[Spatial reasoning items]
##########

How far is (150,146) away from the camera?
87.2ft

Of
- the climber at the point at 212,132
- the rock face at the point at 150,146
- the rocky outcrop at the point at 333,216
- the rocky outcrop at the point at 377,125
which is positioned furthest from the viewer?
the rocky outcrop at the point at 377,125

##########

Please rewrite the items above as a two-column CSV with the header "item_text,answer" and one row per item. Put each item's text and its answer in their own quoted fields, and turn any line breaks into spaces.

• **Result of this task**:
item_text,answer
"How far is (150,146) away from the camera?","87.2ft"
"Of - the climber at the point at 212,132 - the rock face at the point at 150,146 - the rocky outcrop at the point at 333,216 - the rocky outcrop at the point at 377,125 which is positioned furthest from the viewer?","the rocky outcrop at the point at 377,125"